Dear Editor,
In their recent retrospective analysis (n=525), Saho et al 1. have demonstrated that pre-existing interstitial lung disease (ILD), characterized by inflammation and fibrotic scarring of pulmonary interstitial tissue, can elevate the risk of pneumonia after SARS-CoV-2 infection, especially in males, elderly adults, and those undergoing corticosteroid treatment1. This study is commendable for its case definition and subgroup stratification within interstitial lung diseases (ILDs), where idiopathic pulmonary fibrosis (IPF), interstitial pneumonia with autoimmune features (IPAF), and connective tissue disease (CTD)-associated ILD cases were prevalent in the pneumonia group. However, I have few points, requiring further discussion on the subject matter.

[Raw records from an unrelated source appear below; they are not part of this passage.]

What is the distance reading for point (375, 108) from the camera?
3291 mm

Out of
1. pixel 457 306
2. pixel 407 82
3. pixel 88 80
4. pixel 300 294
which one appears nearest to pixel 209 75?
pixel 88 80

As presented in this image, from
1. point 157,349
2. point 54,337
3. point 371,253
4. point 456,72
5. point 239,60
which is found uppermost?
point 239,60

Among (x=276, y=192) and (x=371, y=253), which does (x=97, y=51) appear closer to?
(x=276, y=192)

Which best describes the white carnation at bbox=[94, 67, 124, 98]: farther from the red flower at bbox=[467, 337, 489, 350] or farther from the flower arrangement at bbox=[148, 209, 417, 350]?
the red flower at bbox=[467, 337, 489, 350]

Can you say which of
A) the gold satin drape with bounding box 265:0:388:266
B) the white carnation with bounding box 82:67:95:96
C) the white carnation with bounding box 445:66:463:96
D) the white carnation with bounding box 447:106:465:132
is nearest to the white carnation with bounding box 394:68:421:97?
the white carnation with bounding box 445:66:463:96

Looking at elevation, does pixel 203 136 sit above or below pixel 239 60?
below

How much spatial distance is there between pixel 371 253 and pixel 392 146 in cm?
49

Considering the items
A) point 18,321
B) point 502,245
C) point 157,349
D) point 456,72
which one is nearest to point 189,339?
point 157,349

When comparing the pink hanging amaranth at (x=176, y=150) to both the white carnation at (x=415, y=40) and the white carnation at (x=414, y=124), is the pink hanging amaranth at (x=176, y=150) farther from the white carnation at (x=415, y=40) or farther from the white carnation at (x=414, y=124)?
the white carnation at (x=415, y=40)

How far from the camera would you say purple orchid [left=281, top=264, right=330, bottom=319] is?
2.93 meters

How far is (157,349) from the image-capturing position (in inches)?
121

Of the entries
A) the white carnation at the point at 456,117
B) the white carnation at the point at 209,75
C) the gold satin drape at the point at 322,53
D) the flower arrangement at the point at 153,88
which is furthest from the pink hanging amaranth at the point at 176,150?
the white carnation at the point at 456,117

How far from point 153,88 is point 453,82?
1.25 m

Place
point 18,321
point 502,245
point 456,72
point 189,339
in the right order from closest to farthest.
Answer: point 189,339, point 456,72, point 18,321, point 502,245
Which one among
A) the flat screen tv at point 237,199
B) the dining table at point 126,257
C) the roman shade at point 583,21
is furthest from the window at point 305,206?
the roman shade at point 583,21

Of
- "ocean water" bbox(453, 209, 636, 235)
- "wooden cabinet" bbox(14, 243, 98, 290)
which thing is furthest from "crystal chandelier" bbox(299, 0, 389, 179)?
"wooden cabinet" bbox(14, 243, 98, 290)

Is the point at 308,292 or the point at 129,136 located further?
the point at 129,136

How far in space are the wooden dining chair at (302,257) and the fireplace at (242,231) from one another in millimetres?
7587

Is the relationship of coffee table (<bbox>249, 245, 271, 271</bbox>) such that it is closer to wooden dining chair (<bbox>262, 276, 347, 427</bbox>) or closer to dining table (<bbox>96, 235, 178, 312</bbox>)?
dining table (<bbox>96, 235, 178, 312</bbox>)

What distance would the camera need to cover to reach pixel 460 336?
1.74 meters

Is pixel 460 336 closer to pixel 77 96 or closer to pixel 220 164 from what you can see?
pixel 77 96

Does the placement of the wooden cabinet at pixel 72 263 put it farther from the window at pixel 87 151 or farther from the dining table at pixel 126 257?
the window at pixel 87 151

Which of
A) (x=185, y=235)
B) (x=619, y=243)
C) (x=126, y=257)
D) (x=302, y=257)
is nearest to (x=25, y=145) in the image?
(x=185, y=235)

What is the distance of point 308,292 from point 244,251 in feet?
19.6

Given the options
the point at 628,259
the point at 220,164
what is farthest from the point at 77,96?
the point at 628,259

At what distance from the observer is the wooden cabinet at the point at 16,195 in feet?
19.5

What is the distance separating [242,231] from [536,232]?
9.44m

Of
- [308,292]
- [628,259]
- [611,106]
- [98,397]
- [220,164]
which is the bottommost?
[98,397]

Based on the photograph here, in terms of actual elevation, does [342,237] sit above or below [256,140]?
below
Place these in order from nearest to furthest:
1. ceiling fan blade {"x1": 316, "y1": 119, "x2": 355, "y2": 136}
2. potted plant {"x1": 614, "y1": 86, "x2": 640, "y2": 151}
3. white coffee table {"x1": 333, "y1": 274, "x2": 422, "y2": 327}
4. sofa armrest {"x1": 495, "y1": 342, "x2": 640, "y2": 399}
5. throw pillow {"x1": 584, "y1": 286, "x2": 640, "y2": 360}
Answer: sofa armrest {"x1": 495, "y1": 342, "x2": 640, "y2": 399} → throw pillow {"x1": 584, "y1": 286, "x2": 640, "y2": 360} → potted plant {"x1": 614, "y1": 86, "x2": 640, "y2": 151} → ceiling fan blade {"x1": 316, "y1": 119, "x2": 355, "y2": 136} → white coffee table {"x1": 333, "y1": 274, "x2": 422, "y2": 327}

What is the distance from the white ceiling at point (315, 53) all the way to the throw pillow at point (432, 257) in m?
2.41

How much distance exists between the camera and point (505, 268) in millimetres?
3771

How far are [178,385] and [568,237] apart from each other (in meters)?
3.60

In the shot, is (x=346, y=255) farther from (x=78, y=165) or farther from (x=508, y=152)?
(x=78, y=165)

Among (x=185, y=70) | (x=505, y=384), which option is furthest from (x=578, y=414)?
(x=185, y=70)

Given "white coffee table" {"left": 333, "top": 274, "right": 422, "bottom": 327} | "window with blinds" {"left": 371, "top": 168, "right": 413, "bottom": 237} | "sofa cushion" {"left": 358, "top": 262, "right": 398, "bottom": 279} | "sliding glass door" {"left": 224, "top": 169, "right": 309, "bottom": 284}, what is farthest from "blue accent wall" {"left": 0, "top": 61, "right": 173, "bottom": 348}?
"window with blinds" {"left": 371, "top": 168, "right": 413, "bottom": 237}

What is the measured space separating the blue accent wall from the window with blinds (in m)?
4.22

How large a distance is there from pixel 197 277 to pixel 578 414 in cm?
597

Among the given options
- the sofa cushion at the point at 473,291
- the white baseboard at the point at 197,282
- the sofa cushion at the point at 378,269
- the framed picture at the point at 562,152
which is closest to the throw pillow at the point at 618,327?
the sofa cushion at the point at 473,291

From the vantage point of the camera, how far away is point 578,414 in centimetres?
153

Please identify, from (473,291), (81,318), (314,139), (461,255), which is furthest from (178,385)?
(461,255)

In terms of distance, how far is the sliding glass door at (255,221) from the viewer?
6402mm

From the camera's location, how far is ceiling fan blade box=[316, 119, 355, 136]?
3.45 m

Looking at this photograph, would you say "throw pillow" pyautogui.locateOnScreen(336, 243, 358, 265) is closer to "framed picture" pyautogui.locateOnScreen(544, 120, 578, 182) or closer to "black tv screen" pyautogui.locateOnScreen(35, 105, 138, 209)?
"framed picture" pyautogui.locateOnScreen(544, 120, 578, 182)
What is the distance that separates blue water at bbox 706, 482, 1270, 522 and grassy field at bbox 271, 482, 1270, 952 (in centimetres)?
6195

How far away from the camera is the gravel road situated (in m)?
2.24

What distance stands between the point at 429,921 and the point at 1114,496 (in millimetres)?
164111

Frist, it is imperative to highlight, that the association between ILD and SARS-CoV-2 infection led pneumonia is a vice-versaphenomenon. A contemporary retrospective analysis (n =391) by Günayet al2 shows that patients with post SARS-CoV-2 pneumonia are at increased risk of persistent clinical symptoms, and development of ILD (pulmonary parenchyma involvement)2. This risk is particularly heightened among smokers, males, elderly adults, and those who required high nasal flow cannula2. Contrast to SARS-CoV-2 infection, vaccine induced ILD is rare phenomenon3, can’t be attributed to specific vaccine, but rather an individual case specific adverse event. Pre-versus post ILD events have different adversities and should be monitored case by case.
Second, corticosteroid use has contrasting effects1,2. In pre-existing ILD with SARS-CoV-2 pneumonia, it poses a risk for pneumonia1. However, in patients with SARS-CoV-2-induced pneumonia who later develop ILD, corticosteroids reduce the risk of ILD2, possibly by reducing inflammation. What is Saho et al 1.’s perspective on corticosteroids as a risk factor for COVID-19 pneumonia?
Third, in this retrospective analysis, ~50% of ILD patients (275 of 525) never received any approved COVID19 vaccine. This decision was often due to safety concerns expressed by both patients and physicians. However, such risky decision can increase COVID19 adversities among individuals IPAF4 who are receiving immunosuppressive therapies. IPAF patients are frequent recipients of immunosuppressive medications such as cyclophosphamide (CTX) and mycophenolate mofetil (MMF) 1. China has 8 approved COVID-19 vaccines5, including mRNA vaccines, but their safety durability of immune protection, and dosing strategies are not well defined for ILD patients. In some cases, vaccination can lead to the exacerbations (dyspnoea, cough, and sputum production) of pneumonia6,7, furthering emphasizing the need for case-by-case vaccination at physicians’ discretion.
Forth, ILD is a common clinical manifestation of many autoimmune diseases such as Sjögren’s syndrome, systemic sclerosis, systemic lupus erythematosus, rheumatoid arthritis (RA), polymyositis/dermatomyositis, anti-synthetase syndrome, ANCA-associated vasculitides8, and there are sparse studies evaluating adversity, safety and immunogenicity of different vaccines. It seems imperative to understand whether reported ILD conditions is not arising as a clinical manifestation of autoimmune disease. A recent retrospective analysis in the Lancet eClinicalMedicine, reports the risk of post COVID emergence of various autoimmune disease including suchspondyloarthritis, RA, psoriasis, pemphigoid, Graves’ disease, anti-phospholipid antibody immune mediated thrombocytopenia, multiple sclerosis, and vasculitis9. There is an intricate relationship between, autoimmunity. It can be understood that avoiding SARS-CoV-2 vaccination, along with administration of immunosuppressants could have adverse effects on ILD. In the worst case scenarios, ILD both before and SARS-CoV-2 infection could pose a double risk10.
In summary, Saho et al 1. meticulously demonstrated how pre-existing ILD can increase the risk of COVID-19 pneumonia. However, the emergence of ILD as a post-acute COVID-19 sequelae or its onset after COVID-19 vaccination poses a severe risk to patients with comorbid conditions such as elderly age, male sex, immunosuppression, or systemic conditions with pulmonary manifestations, requiring further clarification. I applaud Saho et al 1 for their excellent work and looking forward for their repones.